Introducing Experience


previous chapter, we defined play not just in games, but in the broadest sense of the word. As we move forward, we will limit the scope of our investigation to the play occurring in games.

What does it mean to experience game play? The passage that opens this chapter is from Pilgrim in the Microworld, a book that describes, in loving detail, a player's waxing and waning addiction to the video game Breakout. Breakout was one of the earliest video games, first released as an arcade game in 1976 by Atari, and then published for the Atari 2600 home video game system a few years later. In this Pong-like game, a player moves a paddle back and forth across the bottom of the screen, bouncing a ball into rows of bricks positioned along the top of the screen. Each time the ball hits a brick it disappears; the goal of the game is to move through as many screens as possible, clearing every brick on the screen.

Throughout his extraordinary book, author David Sudnow vividly evokes the experience of playing Breakout. His highly personal account describes the complex experience of play with a nuance and insight rarely found in writing about games. In his observations, Sudnow uncovers a flurry of experiential elements: the kinesthetic movement of his body as he plays; his multi-layered emotions of hope and anxiety, his altered sense of time; the visual and audio rhythms of the game; the minute controlling motions of his hand on the paddle; and even a kind of perceptual identification with the ball itself.

In the sensory blur of game play, the formal system of the game only reveals itself through its experiential effects. The programmed code, paddle controller, console hardware, television screen, and audio speakers become elements of a larger system that includes the player himself. The space of possibility for Sudnow is a visceral space of experiential potential, a space he explores through play, his state of being in some way extended though the input, output, and logic of the game.

The experience of play is just that: an experience. The word "experience" commonly refers to:


  • The apprehension of an object, thought, or emotion through the senses or mind;



  • Active participation in events or activities, leading to knowledge or a skill;



  • An event or a series of events participated in or lived through.[1]

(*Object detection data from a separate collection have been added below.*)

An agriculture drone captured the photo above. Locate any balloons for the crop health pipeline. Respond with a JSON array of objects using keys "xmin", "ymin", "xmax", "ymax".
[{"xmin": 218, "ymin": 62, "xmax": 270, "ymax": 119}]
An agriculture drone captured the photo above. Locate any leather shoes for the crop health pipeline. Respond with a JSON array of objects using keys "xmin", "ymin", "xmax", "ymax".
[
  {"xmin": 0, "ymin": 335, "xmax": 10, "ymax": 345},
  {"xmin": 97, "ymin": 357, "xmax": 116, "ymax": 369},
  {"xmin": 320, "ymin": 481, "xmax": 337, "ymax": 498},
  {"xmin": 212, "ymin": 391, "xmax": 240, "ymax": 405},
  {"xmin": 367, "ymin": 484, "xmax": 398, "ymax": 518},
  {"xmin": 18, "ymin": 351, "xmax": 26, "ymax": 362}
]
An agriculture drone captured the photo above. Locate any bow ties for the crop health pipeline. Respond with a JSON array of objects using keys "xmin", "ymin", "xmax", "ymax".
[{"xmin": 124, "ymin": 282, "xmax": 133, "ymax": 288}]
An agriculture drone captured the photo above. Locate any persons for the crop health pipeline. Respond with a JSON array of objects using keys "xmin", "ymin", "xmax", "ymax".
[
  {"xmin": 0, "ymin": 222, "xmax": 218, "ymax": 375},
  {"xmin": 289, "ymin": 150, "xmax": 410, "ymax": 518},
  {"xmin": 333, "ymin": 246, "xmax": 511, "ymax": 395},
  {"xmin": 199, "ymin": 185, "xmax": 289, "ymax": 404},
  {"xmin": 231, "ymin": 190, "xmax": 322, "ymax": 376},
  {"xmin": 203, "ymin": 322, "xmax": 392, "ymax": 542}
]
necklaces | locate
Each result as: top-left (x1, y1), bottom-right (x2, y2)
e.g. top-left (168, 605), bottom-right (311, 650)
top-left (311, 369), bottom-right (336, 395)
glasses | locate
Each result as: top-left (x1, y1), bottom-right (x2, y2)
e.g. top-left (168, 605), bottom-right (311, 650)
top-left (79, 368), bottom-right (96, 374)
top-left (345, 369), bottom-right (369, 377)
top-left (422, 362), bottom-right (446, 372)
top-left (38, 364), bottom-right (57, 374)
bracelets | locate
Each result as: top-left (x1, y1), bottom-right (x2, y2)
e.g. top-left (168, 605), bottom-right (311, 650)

  • In other words, experience is participation. Every game creates its own kind of experience, from the theatrical interventions of live-action role playing, to the international spectacle of the Olympics, to the vast virtual communities of Phantasy Star Online. There is no single, proper kind of experience that all games should try and provide. Yet there are principles of meaningful play that we can apply to games in a variety of design contexts. In this chapter, and in the PLAY schema that follow, we investigate the design of experience as a fundamental principle of game design.

    [1]

    American Heritage Dictionary (Boston: Houghton Mifflin, 2000).